Romanda “sır”, “esrar”,
“işaret” sözcükleri kullanılarak, romana bir sır perdesi ve derinlik havası
kazandırılmak istenir. Aslında her şeyin ikinci bir anlamı olduğuna ve her
şeyin bir başka şeye işaret ettiğine inanan Galip, Celal’in de yazılarıyla
harflerin esrarından yola çıkarak gerçeğe ulaşma düşüncesi içindedir.
Romanda Mevlana’dan
Hurufilik inancına, Şeyh Galip’ten Batı Edebiyatına kadar pek çok konu
irdelenmiştir. Aşk ve kimlik arayışı farklı tarihlerde, farklı hikâyelerde,
farklı anlatıcılarla dile getirilmiştir.
Olayların akışından
başkarakterlerin isimlerinin tesadüfî değil kitaptaki konumlarına göre konduğu
anlaşılır. Galip, Rüya ve Celal isimleri kitapta aldıkları role göre
belirlenmiştir.
Yazarın alışılmışın dışında
bir anlatımı vardır. Romanda bazen Türkçenin kuralları dışına çıkıldığı görülür.

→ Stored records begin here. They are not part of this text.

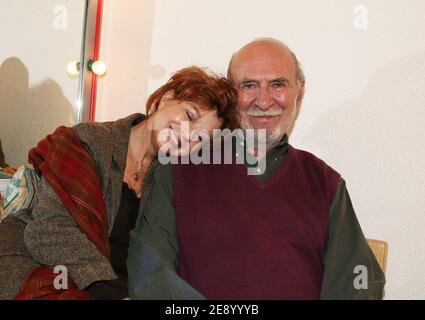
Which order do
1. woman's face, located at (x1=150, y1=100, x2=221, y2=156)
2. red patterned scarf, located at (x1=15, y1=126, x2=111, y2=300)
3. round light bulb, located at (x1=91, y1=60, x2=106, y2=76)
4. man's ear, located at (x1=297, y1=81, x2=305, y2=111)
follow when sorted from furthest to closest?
round light bulb, located at (x1=91, y1=60, x2=106, y2=76) → man's ear, located at (x1=297, y1=81, x2=305, y2=111) → woman's face, located at (x1=150, y1=100, x2=221, y2=156) → red patterned scarf, located at (x1=15, y1=126, x2=111, y2=300)

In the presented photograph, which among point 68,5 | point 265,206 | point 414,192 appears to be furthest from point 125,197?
point 68,5

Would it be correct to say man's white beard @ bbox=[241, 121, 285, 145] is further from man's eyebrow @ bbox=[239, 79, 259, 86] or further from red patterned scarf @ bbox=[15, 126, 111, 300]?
red patterned scarf @ bbox=[15, 126, 111, 300]

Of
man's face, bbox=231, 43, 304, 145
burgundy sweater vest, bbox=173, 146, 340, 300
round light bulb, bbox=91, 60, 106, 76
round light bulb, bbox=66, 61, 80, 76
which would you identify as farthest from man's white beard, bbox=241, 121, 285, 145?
round light bulb, bbox=66, 61, 80, 76

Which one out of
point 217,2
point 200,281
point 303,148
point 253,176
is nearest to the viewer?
point 200,281

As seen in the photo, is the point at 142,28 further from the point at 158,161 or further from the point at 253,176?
the point at 253,176

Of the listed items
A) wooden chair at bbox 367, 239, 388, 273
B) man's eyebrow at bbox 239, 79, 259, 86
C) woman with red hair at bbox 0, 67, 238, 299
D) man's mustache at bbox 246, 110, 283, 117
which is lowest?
wooden chair at bbox 367, 239, 388, 273

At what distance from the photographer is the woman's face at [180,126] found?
1.24 metres

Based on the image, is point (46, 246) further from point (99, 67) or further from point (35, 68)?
point (35, 68)

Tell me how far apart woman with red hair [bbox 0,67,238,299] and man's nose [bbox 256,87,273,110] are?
0.09 metres

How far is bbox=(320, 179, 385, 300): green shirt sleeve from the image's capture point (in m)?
1.13

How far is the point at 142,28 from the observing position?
1.90m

Türkçenin yapısına ters düşen uzun ve kapalı cümlelere rastlanır.
Romanın
Türü
Postmodern tarzda
yazılan roman, bireyin kimlik sorununu ele almasının yanında Batı ve Doğu
arasında kalan İstanbul’un da kimlik sorununa değinmektedir.
Konusu
Roman, Galip’in karısı
Rüya’nın evi terk etmesi ve Galip’in her yerde onu araması üzerine kurulmuştur.
Bu kurgu üzerinden
yazar, “aşk” ve “kimlik” temalarını işlemektedir. Yazar, bu temaları farklı
tarihlerde, farklı hikâyelerde ve farklı anlatıcılarla vermektedir.
Genel
Değerlendirme
Kara Kitap, Türk Edebiyatının en çok tartışılan romanlarından biridir. Postmodern anlayışla yazılan kitap, aşk ve kimlik arayışı üzerine kurgulanmıştır. Daha önceleri de farklı zamanlarda farklı yazarlarca işlenen bu konu Orhan Pamuk’ta alışılmışın dışına çıkarak sarsıcı bir nitelik kazanıyor.
Roman sadece 1980’li yılları anlatmıyor, aynı zamanda bu dönemi hazırlayan nedenler üzerinde de duruluyor. Roman, düşünmeyi seven okurlar için bulunmaz bir kitap özelliği taşıyor.